The council was due to hold a workshop with service users at the theatre on Tuesday, August 15, which prompted the campaigners to call the rally. Although the meeting was ultimately cancelled, Owen B Lewis from the campaign group said it was important they still gathered to demonstrate their support for the Tudor Centre. 

He said: “We’d organised people to come to the Melville, and we thought it would be counter-productive to change plans last minute. 

“We began our protest outside The Melville Theatre and then marched through town and finished outside Tudor Street.” 

The theatre is being considered along with the Abergavenny Community Centre and the Tudor Centre, which has never re-opened since its temporary closure in March 2020. 

Day centre protest

Since the council announced in November last year it intended to permanently close the Tudor Centre and sell it for housing campaigners have been calling for it to re-open. They forced the council leader to issue an apology in January for announcing the plans without consultation, when it was also promised the centre’s future wouldn’t be decided until after a review of the service had been completed. 

That review found the service should have a base in Abergavenny, and a base in Monmouth, and the council’s cabinet is due to decide next month which two it should chose. 

But Mr Lewis of the campaign group said those who use the service, and other members of the community who remember the centre when it was used by a wider range of the community with other disabilities, consider it the only viable option in Abergavenny. 

They say neither the community centre or the Melville Theatre are truly accessible, while they also point out the Tudor Centre has been specially adapted to suit the needs of people with physical disabilities and has specialist equipment and facilities such as suitable changing rooms. 

Though the council has said it is consulting on the shortlisted centres, and listening to alternative suggestions, Mr Lewis said campaigners are clear the evidence supports re-opening the centre in Tudor Street. 

He said: “We want Monmouthshire County Council to all agree that they have to open up Tudor Street.  They made us wait for a review, the review states clearly what people want and only Tudor Street ticks the boxes.” 

The council’s process has also been questioned by the group which said it believes the need of the wider community with disabilities have been overlooked and Mr Lewis said they want to stress the importance of the Tudor Centre. 

Though its proposed permanent closure was announced as the review of the My Day, My Life service got under way, and that review later supported calls for permanent bases for the service, the building wasn’t under review. 

 Mr Lewis said its value to people in Abergavenny should be recognised: “This isn’t even taking into account vulnerable adults who weren’t part of the My Day My Life scheme but were still Tudor Street service users – such as Emily Chicken, who has a severe disability requiring round-the-clock care and whose mother Sara is actively involved with our campaign.  

“I feel there’s been a deliberate conflation of Tudor Street Day Centre and My Day My Life. Our campaign is about the building, not about the service; these things are not inter-changeable and the language used by the council makes it difficult for us to make our aims clear.” 

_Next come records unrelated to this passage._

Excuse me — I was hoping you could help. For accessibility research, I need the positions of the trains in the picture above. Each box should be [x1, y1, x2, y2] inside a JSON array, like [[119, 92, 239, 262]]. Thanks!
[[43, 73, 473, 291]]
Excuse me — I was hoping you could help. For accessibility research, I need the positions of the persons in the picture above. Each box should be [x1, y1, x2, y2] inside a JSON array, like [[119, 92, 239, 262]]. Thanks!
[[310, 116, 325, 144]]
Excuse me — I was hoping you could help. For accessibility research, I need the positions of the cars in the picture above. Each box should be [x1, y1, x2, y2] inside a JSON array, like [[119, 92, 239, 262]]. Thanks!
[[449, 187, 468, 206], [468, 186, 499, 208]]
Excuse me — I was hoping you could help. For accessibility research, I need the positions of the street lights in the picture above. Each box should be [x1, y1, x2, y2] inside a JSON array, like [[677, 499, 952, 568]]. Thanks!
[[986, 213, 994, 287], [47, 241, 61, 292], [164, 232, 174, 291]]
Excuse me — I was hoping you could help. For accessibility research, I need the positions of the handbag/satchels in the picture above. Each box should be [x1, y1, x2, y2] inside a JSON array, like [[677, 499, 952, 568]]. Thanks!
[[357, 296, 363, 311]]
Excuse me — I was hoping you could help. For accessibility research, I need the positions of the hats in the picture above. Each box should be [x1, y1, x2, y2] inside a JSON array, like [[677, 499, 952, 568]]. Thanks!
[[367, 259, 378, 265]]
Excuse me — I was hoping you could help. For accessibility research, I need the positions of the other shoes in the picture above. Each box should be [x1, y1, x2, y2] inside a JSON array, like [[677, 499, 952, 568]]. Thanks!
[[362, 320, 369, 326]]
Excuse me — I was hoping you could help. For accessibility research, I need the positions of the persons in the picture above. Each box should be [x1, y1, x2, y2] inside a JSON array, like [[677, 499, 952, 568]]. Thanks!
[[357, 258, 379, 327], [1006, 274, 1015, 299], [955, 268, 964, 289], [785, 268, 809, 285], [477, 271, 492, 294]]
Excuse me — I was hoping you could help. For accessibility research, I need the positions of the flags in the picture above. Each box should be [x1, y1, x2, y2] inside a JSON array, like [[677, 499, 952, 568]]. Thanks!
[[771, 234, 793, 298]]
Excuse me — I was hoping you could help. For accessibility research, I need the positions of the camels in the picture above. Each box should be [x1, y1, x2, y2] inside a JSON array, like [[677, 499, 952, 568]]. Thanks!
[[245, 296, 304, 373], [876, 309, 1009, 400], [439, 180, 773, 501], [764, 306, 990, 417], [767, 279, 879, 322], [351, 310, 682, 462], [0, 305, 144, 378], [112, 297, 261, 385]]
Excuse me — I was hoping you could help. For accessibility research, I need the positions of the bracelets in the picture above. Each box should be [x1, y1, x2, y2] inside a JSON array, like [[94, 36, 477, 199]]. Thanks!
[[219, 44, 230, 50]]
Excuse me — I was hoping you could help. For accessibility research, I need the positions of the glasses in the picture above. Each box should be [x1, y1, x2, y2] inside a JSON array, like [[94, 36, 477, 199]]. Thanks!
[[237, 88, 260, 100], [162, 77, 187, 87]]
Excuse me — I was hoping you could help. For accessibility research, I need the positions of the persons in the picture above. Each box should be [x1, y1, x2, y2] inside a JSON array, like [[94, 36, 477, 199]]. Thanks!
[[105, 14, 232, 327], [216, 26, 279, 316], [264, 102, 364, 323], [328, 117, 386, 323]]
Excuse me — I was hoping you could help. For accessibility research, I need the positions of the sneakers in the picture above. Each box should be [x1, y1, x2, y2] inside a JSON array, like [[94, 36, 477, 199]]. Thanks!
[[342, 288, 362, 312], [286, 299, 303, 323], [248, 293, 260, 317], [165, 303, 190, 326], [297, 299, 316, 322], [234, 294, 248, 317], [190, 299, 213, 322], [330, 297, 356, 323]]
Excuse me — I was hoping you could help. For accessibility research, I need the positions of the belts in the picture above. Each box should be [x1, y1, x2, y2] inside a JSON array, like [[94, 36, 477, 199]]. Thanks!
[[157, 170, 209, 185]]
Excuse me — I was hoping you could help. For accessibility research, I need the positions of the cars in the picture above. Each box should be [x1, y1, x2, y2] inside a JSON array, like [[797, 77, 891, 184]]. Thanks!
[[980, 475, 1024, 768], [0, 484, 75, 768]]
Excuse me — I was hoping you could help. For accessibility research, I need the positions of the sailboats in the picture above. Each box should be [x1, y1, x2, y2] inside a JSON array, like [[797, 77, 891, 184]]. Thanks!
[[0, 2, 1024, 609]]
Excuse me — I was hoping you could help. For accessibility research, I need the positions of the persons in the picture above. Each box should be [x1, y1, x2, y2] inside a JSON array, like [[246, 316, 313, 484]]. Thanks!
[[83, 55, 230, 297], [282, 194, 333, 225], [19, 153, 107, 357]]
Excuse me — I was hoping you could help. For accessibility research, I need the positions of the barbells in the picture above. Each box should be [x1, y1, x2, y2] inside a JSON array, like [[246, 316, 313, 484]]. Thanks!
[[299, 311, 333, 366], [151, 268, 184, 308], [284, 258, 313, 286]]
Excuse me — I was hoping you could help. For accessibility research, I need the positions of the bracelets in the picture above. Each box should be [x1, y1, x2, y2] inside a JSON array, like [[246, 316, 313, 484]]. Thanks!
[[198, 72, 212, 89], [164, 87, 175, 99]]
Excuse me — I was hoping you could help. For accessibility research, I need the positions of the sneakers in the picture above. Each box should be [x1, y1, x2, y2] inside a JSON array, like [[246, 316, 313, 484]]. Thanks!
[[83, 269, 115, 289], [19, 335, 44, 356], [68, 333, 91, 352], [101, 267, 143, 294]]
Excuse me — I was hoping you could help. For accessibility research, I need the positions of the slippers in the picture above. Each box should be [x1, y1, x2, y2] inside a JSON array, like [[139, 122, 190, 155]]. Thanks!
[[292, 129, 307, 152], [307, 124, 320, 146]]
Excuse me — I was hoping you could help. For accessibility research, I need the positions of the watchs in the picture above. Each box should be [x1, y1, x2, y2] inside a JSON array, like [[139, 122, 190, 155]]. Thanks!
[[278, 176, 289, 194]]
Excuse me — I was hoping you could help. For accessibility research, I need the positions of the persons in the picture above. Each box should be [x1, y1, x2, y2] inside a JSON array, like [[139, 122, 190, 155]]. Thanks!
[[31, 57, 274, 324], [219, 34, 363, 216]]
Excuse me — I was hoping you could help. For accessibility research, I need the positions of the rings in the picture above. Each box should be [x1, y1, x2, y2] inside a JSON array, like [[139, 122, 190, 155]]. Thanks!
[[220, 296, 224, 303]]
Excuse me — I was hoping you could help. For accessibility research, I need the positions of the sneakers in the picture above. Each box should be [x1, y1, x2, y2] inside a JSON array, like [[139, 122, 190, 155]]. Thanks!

At the most recent protest Dave Lewin, who used to attend at Tudor Street, held a banner stating “We want a radio station here” which Mr Lewis said was an example of the type of activities that could be held at the centre should it re-open. 

“Dave used to do a radio show at Able Radio supported by My Day My Life staff when. Dave thinks they could build a radio station at Tudor Street,” said Mr Lewis.

A Monmouthshire County Council spokesperson said it had held a workshop on August 10 and said: “We are continuing to connect with people in receipt of My Day My Life services in the north and central areas of Monmouthshire, to help shape the ongoing development of the service. Service bases in Abergavenny and Monmouth are being considered via an options appraisal.”